Değerli Ceza hukukçusu Prof. Dr. Mahmut Koca İstanbul Sözleşmesi hakkındaki mesajında, “Bu sözleşmeyi ilk onaylayan Meclis maalesef 2012 yılında TBMM olmuştur. Bu sözleşme imzalanırken ne kamuoyunda ne mecliste hiç tartışılmamıştır. Bu sözleşme Hırvatistan da meclise sunulduğunda yer yerinden oynadı. Hıristiyanlar bu sözleşmeye kadını koruma maskesi altında cinsiyet ideolojisi dayattığı ve geleneksel aile değerlerini altüst ettiği gerekçesiyle karşı çıktılar. Yoğun tartışmalar yaşandı. Dünya sistemi neyi nerede yapacağını da hesap ediyor. Bu sözleşme İstanbul Sözleşmesi olursa, yani İslam dünyasının önemli merkezlerinde yapılırsa bu dünyanın muhalefeti hesaba katılmış olmalı. Sözleşmenin, İstanbul’un insanlık irfanı için ürettiği ne kadar değer varsa hepsini yok eden hükümleriyle İstanbul’un fethinin intikamı alınmış oluyor sanırım” şeklinde düşüncelerini açıklamıştır.

Feministler, vahşi, kalleşçe, canavarca işlenen her cinayeti ideolojilerine alet etmektedirler.
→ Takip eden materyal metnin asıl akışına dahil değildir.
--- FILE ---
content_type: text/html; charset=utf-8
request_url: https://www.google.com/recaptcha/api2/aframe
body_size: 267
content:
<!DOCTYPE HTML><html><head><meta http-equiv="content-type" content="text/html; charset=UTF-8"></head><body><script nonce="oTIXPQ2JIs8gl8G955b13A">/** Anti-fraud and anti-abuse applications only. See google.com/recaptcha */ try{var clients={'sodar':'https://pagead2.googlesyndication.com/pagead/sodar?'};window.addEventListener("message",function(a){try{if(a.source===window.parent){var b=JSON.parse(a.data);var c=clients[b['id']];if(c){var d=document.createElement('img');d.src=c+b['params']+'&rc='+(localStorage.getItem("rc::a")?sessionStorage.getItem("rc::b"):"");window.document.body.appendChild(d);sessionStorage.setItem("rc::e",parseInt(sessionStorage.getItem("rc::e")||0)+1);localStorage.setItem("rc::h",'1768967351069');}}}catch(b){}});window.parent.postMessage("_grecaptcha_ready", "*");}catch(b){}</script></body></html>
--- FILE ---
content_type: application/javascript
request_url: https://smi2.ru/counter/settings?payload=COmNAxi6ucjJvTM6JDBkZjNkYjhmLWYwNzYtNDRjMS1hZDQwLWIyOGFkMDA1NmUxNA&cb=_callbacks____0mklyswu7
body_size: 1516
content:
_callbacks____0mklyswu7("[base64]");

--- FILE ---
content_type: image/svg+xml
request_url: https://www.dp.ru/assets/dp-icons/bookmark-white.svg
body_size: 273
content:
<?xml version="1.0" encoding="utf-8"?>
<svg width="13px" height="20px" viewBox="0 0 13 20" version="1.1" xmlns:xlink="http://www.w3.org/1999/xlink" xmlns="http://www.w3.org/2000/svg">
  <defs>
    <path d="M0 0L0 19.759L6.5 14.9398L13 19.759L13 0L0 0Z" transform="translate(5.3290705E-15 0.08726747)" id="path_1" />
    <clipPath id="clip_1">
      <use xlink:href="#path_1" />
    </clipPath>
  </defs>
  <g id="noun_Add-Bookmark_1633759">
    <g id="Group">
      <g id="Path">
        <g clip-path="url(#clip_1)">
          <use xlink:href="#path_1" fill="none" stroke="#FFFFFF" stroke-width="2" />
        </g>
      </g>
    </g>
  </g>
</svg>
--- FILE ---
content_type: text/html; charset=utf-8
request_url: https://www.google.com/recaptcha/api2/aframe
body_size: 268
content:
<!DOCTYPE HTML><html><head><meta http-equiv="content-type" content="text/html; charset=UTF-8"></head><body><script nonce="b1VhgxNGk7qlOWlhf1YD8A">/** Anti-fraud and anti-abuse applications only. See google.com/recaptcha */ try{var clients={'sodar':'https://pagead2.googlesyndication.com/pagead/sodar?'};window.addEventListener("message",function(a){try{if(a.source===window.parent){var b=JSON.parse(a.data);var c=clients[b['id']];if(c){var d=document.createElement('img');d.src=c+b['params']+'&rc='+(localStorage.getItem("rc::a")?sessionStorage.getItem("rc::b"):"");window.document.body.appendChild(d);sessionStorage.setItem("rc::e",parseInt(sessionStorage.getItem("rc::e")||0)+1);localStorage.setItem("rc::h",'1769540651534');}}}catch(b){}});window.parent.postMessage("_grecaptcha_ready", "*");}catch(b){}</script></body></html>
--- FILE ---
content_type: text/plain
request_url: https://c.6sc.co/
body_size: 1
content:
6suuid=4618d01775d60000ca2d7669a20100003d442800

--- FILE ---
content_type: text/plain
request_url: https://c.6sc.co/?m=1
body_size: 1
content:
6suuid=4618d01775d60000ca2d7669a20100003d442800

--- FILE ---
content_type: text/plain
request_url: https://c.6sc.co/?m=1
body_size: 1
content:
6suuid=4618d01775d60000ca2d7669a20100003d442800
Her konuyu aynı torbaya koyup aileye/erkeğe saldırıyorlar. Açık biçimde aile düşmanlığı yapıyorlar. Hâlbuki aile, şiddetin önlenmesinde doğal koruma ortamıdır. Şiddetin artış nedenlerini ve suç faillerinin eşzamanlı intiharlarını konuşamıyoruz. Mor/turuncu gözlüklerin çıkarılarak hukukun temel ilkeleri ile ahlak ve vicdan zemininde tartışılması gerekmektedir. Feminist yasaları biz hazırlattık, altyapısını oluşturduk diyenlere derdimizi anlatamayız. Ancak şiddeti önleyecek çare ve çözümler üretmemiz gerekmektedir. Asıl beka sorunumuz, sıcak yuvalarımız/ailelerimizin gözümüzün önünde parçalanması, şiddetin artarak devam etmesidir.

İstanbul Sözleşmesi ve sözleşmenin gereği olarak yapılan (feministlerin iftiharla “dünyada eşi benzeri yok” dedikleri) 6284 sayılı yasa hakkında hukukçularımızı görüşlerini açıklamaya davet ediyorum.

**

(*)Adalet Bakanlığı yetkilileri mahkemeler tarafından 2019 yılında (10 Aralık’a kadar) 553 bin 463 önleyici ve koruyucu tedbir kararı verildiğini açıkladılar.